As promised at the end of the introduction (Section 1.4), the conclusion is that points 1–3 of my thesis have been shown to be true, using a combination of theory, verbal argument, and empirical demonstrations:

For intrinsic hardware evolution:

1. 1.

   Evolution can be allowed to explore circuits that are beyond the scope of conventional design. With their less constrained spatial structure and richer dynamical behaviour, these circuits can be of a different nature to the way electronics is normally envisaged.

• Chapter 3 considered the basic step of abstraction common to all conventional design methodologies. To facilitate design at an abstract level, constraints on the circuit’s structure and/or dynamics must be applied to prevent those aspects of the real semiconductor physics that have been ‘abstracted away’ from influencing the overall behaviour of the system.
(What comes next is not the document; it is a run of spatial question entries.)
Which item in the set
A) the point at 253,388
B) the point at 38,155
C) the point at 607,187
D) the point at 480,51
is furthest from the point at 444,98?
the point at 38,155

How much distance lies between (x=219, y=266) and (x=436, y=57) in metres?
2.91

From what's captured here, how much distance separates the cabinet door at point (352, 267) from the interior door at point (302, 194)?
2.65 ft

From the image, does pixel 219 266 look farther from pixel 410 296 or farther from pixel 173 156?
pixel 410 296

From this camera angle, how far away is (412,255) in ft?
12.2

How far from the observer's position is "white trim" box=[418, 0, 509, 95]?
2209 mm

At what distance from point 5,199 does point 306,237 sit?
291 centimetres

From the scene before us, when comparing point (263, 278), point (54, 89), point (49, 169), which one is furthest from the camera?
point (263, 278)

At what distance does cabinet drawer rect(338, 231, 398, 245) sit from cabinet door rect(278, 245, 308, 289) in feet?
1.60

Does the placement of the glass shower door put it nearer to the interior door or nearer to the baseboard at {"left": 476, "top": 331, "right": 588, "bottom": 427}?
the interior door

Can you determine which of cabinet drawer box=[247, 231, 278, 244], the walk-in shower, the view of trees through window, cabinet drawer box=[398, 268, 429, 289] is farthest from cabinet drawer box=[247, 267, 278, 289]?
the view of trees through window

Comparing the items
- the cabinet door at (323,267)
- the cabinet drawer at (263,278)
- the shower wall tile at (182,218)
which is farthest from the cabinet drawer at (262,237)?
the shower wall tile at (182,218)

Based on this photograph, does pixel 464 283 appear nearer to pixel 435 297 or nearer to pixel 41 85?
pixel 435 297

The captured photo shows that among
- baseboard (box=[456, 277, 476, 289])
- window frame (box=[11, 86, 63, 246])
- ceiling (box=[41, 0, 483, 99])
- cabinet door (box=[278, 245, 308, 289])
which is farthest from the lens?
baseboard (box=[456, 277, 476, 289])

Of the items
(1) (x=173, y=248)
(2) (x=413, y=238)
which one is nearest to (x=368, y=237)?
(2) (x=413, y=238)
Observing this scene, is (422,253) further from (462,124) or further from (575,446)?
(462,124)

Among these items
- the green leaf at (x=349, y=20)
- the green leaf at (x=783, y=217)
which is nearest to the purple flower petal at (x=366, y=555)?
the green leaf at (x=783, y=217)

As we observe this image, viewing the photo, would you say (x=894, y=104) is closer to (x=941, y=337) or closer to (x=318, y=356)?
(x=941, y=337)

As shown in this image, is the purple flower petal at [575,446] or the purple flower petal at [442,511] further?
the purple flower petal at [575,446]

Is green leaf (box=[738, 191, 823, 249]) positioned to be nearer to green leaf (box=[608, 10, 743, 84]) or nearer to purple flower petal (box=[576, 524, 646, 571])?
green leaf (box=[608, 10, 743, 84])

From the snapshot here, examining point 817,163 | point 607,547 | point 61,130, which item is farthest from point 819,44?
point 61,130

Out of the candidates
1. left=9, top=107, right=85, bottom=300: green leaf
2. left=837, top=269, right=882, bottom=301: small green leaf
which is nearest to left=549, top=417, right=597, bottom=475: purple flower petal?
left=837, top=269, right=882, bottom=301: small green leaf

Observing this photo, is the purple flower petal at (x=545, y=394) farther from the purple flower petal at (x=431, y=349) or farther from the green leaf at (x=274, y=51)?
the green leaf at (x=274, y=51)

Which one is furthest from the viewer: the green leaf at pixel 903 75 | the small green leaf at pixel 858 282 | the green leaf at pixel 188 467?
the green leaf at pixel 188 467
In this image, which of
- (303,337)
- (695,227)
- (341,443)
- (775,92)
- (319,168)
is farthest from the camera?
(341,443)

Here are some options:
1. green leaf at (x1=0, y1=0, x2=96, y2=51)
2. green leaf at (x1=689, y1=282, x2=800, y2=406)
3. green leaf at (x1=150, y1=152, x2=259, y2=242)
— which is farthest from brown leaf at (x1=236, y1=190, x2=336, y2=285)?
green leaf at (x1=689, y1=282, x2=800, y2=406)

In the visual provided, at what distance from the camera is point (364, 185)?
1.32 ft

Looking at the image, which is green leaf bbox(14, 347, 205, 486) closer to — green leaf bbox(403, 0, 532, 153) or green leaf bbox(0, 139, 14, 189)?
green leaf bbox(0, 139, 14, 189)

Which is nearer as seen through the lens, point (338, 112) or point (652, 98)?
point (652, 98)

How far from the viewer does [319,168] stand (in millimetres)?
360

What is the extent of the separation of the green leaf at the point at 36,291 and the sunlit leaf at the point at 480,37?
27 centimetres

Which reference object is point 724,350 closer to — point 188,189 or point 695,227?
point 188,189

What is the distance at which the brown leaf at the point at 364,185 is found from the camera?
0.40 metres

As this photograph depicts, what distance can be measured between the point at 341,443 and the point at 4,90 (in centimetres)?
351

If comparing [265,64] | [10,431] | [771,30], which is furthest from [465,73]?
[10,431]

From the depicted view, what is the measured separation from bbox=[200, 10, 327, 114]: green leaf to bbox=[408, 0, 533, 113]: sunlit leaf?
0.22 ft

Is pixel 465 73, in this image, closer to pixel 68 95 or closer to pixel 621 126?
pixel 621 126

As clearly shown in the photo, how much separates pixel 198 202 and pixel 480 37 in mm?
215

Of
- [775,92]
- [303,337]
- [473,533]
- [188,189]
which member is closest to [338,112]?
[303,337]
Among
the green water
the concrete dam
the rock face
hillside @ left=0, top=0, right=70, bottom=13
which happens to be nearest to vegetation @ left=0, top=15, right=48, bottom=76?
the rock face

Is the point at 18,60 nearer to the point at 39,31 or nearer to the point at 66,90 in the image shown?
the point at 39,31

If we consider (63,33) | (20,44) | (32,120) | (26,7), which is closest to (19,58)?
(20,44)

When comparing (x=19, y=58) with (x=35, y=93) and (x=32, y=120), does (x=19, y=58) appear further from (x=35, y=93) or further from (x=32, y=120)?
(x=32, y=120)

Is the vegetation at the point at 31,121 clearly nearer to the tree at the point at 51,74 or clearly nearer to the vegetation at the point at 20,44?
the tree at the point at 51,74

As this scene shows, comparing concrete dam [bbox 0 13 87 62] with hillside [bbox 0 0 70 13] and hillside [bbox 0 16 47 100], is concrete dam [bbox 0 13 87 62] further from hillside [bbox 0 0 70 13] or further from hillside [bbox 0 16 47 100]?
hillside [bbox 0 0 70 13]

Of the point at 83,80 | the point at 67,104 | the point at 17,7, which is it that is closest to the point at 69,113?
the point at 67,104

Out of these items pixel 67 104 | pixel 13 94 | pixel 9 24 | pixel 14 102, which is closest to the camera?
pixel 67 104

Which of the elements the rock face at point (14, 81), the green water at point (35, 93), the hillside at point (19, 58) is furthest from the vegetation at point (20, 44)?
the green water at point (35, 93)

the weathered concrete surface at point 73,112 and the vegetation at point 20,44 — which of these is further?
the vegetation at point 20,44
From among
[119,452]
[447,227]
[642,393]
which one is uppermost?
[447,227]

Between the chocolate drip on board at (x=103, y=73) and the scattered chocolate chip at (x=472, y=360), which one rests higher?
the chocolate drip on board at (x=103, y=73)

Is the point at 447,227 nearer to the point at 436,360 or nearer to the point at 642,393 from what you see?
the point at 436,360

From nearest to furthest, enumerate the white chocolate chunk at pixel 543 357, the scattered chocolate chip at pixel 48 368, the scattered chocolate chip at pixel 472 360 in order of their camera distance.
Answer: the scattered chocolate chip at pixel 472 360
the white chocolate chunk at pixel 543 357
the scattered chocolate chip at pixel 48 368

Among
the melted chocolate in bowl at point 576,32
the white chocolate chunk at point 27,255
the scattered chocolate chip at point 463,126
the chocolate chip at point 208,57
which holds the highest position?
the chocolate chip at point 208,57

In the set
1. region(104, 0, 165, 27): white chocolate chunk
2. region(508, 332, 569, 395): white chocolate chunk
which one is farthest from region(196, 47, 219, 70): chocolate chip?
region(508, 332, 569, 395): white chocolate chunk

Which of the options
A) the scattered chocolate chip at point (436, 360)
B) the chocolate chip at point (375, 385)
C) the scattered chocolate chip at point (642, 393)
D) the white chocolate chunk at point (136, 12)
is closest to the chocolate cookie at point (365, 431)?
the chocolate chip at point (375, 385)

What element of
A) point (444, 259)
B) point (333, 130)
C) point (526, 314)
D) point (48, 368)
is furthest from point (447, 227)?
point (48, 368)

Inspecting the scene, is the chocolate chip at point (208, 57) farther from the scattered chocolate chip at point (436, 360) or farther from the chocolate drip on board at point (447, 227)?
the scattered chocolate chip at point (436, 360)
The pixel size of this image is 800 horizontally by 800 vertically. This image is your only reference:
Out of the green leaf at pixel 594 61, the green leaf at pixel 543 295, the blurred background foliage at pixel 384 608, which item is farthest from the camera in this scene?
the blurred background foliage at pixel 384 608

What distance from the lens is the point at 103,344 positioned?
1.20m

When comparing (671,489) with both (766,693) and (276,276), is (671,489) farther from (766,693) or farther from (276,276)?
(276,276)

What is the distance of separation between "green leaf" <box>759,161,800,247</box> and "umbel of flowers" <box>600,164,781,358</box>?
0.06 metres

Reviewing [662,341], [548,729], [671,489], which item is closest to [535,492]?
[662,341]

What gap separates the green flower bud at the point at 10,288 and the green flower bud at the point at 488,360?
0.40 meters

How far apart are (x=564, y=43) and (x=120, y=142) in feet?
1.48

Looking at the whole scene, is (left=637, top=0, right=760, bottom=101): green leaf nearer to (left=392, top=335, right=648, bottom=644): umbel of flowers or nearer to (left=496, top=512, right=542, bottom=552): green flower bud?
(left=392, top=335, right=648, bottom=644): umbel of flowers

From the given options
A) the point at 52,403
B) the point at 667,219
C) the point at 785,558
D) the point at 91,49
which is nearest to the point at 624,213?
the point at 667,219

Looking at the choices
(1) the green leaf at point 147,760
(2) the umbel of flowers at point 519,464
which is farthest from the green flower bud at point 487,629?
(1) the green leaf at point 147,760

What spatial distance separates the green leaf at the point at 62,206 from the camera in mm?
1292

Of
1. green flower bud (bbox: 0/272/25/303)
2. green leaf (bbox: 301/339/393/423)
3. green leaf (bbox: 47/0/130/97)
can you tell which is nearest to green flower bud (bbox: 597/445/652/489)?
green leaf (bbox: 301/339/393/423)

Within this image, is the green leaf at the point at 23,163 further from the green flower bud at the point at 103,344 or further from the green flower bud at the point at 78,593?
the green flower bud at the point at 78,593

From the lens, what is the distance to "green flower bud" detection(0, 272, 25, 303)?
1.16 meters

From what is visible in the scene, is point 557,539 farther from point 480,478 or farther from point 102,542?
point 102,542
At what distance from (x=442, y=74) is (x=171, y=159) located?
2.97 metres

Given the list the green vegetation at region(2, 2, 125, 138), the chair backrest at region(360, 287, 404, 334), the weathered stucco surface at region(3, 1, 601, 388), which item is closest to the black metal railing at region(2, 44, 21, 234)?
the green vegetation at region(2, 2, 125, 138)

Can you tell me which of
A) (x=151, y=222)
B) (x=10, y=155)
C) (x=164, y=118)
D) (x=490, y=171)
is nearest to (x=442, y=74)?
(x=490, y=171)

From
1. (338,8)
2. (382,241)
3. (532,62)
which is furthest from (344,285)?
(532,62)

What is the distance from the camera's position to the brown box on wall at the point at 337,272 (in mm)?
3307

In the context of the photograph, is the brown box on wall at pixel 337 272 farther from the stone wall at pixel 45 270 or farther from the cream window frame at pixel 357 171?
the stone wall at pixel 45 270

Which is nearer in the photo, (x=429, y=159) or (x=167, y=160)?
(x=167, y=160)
• In a pair of experiments in Chapter 3, in which oscillators were evolved in simulation and then on a real FPGA, it was shown that evolution is capable of crafting the dynamics of a complex network of high-speed electronic components to display behaviour on a desired timescale, without the imposition of structural or dynamical constraints. The tone-discriminator experiment of Chapter 5 clearly demonstrated evolution’s ability to explore rich structures and dynamical behaviours that are obviously radically different to those produced by conventional design, but yet which achieve the desired behaviour perfectly.

• This first point of the thesis has thus been shown to be true.